EXERCISE PASSAGE =
——

FIG. 1 shows a cross-sectional view taken along the line A-A′ in FIG. 2 and FIG. 3 of a gene sequencing chip according to the present disclosure. Referring to FIG. 1, a gene sequencing chip provided in the present disclosure invention comprises a transparent first substrate land a second substrate 2 disposed opposite to the first substrate 1. A first electrode 3 is disposed on the first substrate 1 and is a transparent electrode. A second electrode 4 is disposed on the second substrate 2. An electronic ink layer 5 is disposed between the first substrate 1 and the second substrate 2. The electronic ink layer 5 comprises a plurality of microcapsules 90 each comprising positively charged white particles 91 and negatively charged black particles 92, wherein the positively charged particles and the negatively charged particles are colored in white and black, however, the color of the two kinds of charged particles can be exchanged, and other two different colors of charged particles can be used, as long as they are easy to be distinguished. A microporous layer 6 is disposed on a side of the second substrate 2 away from the first substrate 1. Micropores 7 are formed at a position in the microporous layer corresponding to the first electrode 3. Projections of the first electrode 3, the second electrode 4 and the micropores 7 on the first substrate 1 are overlapped with each other. When a positive voltage is applied to the first electrode 3, an electric field directed from the first substrate 1 to the second substrate 2 is generated between the first substrate 1 and the second substrate 2, and a negative voltage may be applied to the second electrode 4 or two voltages may be applied simultaneously on the first electrode 3 and the second electrode 4 respectively to generate an electric field directed from the first substrate 1 to the second substrate 2 between the first substrate 1 and the second substrate 2 such that the positively charged white particles 91 and the negatively charged black particles 92 in the microcapsules 90 are distributed as shown in FIG. 1. Thus, alternatively, one of the first electrode 3 and the second electrode 4 may be removed.

——

SOURCE INFORMATION =
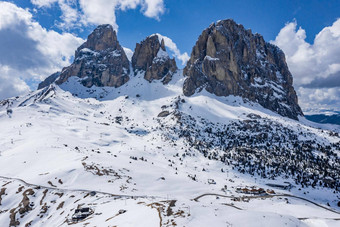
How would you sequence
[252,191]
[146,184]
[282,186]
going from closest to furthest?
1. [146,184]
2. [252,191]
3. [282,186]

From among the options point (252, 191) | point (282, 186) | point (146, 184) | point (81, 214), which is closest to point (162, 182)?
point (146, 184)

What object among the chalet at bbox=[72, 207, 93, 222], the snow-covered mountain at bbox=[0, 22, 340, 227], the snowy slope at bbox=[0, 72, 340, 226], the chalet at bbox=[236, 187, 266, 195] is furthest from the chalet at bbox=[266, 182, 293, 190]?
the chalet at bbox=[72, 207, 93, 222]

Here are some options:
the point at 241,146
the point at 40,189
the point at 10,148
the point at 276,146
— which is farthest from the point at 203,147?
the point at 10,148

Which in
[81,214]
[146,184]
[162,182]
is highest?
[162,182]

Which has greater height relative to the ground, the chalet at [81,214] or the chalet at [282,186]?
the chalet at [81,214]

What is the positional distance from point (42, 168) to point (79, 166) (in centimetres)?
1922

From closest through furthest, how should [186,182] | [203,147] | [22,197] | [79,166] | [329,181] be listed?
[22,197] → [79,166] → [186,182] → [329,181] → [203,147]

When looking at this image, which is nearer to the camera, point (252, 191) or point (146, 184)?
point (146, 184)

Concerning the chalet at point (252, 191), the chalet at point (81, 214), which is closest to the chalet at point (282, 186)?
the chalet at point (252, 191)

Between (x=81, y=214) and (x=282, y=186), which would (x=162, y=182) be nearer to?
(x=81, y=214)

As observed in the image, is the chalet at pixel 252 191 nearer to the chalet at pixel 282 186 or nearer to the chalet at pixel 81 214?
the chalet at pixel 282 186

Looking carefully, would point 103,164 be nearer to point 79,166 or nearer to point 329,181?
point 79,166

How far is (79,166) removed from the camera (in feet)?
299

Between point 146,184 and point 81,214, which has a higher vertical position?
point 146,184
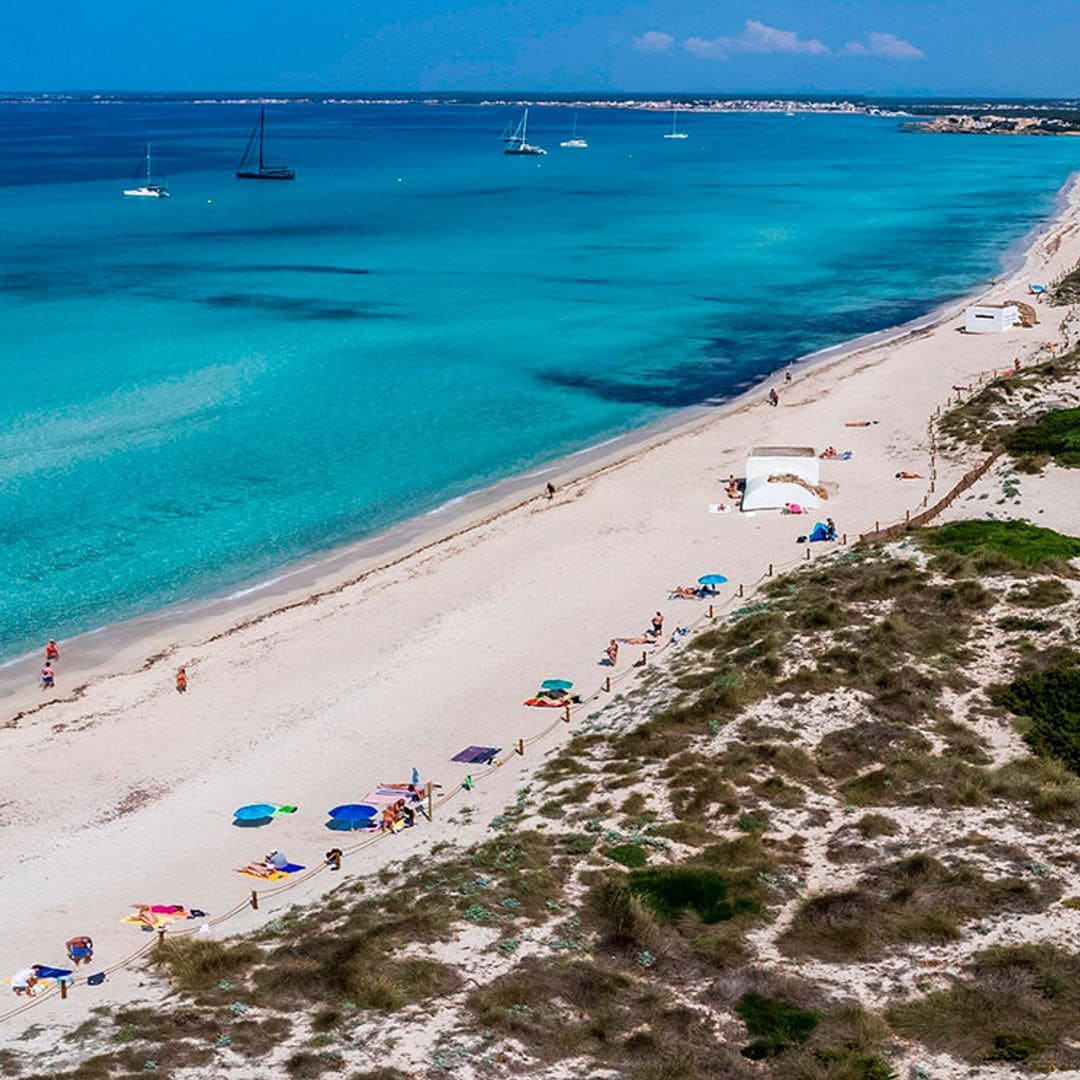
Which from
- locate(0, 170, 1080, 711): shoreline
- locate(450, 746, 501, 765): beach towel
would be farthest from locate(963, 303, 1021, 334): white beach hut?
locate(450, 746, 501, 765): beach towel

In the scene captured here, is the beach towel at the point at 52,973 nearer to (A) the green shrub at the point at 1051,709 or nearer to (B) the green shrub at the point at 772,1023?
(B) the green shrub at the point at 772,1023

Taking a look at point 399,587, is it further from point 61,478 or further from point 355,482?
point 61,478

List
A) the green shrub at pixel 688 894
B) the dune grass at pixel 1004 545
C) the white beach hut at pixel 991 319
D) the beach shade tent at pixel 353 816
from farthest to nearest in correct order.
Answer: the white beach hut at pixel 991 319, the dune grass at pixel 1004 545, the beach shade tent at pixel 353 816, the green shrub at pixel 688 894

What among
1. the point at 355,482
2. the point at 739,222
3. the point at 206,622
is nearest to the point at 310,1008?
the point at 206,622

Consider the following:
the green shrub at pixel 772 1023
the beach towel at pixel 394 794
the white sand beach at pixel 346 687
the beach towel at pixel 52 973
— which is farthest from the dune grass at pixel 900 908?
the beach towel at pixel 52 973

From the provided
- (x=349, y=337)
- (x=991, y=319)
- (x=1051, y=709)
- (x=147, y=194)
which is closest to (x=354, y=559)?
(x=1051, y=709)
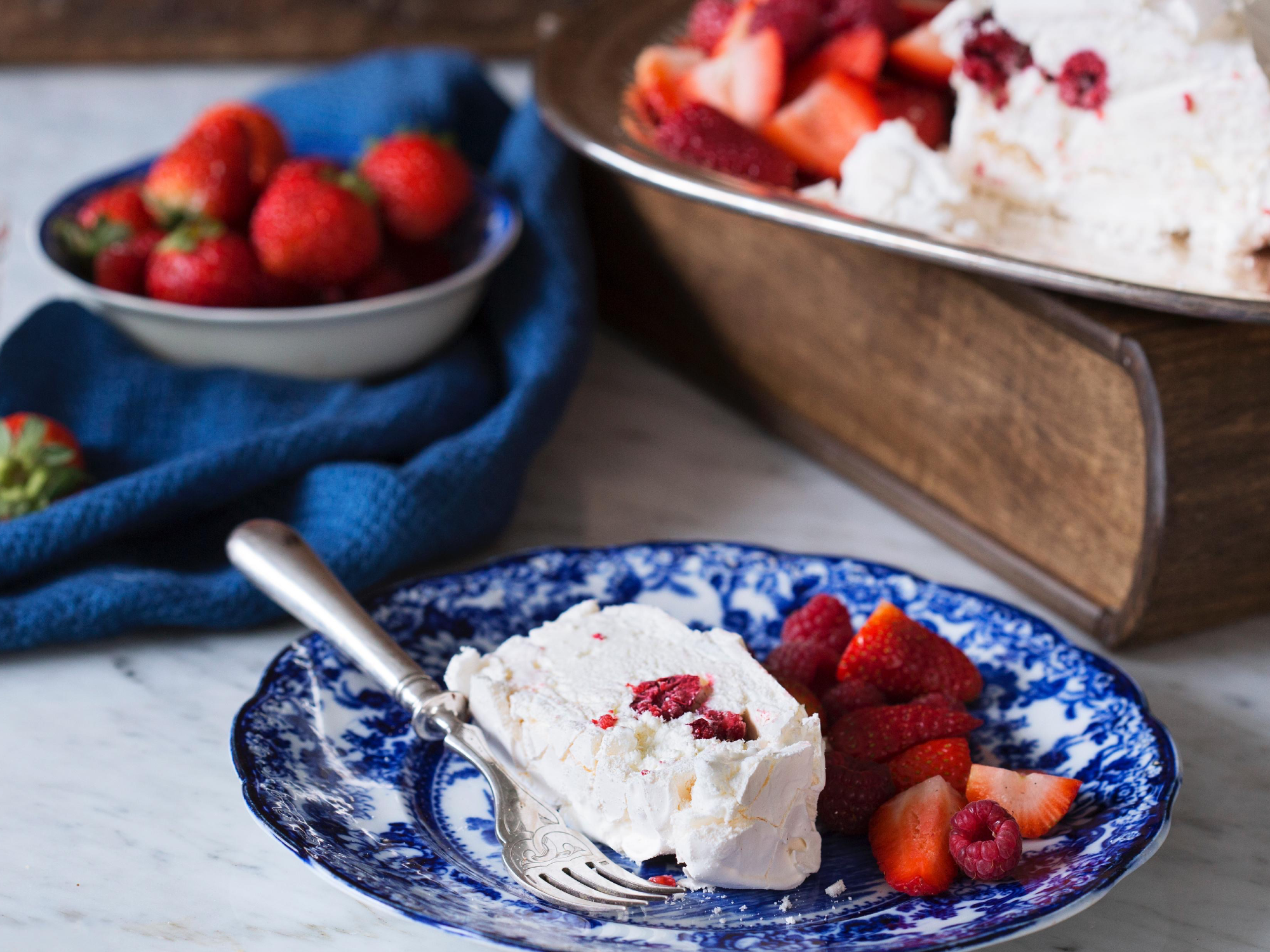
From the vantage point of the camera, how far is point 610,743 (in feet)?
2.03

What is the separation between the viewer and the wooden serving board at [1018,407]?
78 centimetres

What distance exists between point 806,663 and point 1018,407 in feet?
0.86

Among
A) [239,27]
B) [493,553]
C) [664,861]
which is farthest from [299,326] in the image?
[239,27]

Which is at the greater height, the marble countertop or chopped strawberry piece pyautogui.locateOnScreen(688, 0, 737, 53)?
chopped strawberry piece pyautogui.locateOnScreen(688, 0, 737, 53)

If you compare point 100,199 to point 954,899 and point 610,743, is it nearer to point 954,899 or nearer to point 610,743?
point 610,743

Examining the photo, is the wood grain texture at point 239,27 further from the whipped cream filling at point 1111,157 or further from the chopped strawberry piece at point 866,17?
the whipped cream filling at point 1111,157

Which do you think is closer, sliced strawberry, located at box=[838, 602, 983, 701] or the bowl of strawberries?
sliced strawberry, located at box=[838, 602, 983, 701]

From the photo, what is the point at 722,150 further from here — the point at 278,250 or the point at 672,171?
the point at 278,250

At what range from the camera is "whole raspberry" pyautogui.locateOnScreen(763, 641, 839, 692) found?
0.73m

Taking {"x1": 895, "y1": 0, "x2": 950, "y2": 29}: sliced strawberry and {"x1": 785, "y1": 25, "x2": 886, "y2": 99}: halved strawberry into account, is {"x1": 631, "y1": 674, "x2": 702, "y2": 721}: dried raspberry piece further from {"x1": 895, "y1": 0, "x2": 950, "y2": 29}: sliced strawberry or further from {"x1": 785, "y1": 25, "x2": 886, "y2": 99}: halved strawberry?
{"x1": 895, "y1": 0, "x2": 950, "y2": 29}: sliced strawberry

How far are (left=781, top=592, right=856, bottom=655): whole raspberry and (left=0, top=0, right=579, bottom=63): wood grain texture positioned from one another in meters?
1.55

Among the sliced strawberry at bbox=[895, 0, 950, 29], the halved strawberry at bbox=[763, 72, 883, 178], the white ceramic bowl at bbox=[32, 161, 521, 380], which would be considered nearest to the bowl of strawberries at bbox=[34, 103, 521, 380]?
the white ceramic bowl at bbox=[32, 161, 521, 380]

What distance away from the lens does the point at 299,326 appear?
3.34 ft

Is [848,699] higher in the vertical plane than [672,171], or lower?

——

WORK INSTRUCTIONS = Carry on the gene sequencing chip description from its final sentence. The listing has nothing to do with the gene sequencing chip description.

EXPECTED ANSWER =
The ion-sensitive film 8 is disposed on a side of the micropores 7 close to the second substrate 2. According to an embodiment of the present disclosure, the ion-sensitive film 8 may be made of silicon nitride. Ion-sensitive film made of silicon nitride is more sensitive to hydrogen ions. When complementary basic groups pairing reaction occurs in the micropores 7, hydrogen ions are released, thereby inducing the Nernstian potential on the surface of the ion-sensitive film 8, and the electric field between the first substrate 1 and the second substrate 2 is affected to change the distribution of the charged particles in FIG. 1. Therefore the color of a part of the electronic ink layer close to the first substrate is changed and the distribution of the charged particles becomes as shown in FIG. 4. The ion-sensitive film 8 makes the color change of the electronic ink layer 5 more obvious.

FIG. 2 shows a plan view of the first substrate 1 of the gene sequencing chip of FIG. 1, and FIG. 3 shows a plan view of the second substrate 2 of the gene sequencing chip of FIG. 2. As shown in FIG. 2, the first electrode 3 may be block electrodes disposed on the first substrate 1. The block electrodes are connected with each other applied to a voltage via a first signal wire 10 by an external signal source (not shown). As shown in FIG. 3, the second electrode 4 may also be block electrodes disposed on the second substrate 2. The block electrodes are connected with each other applied to a voltage via a second signal wire 11 by an external signal source (not shown).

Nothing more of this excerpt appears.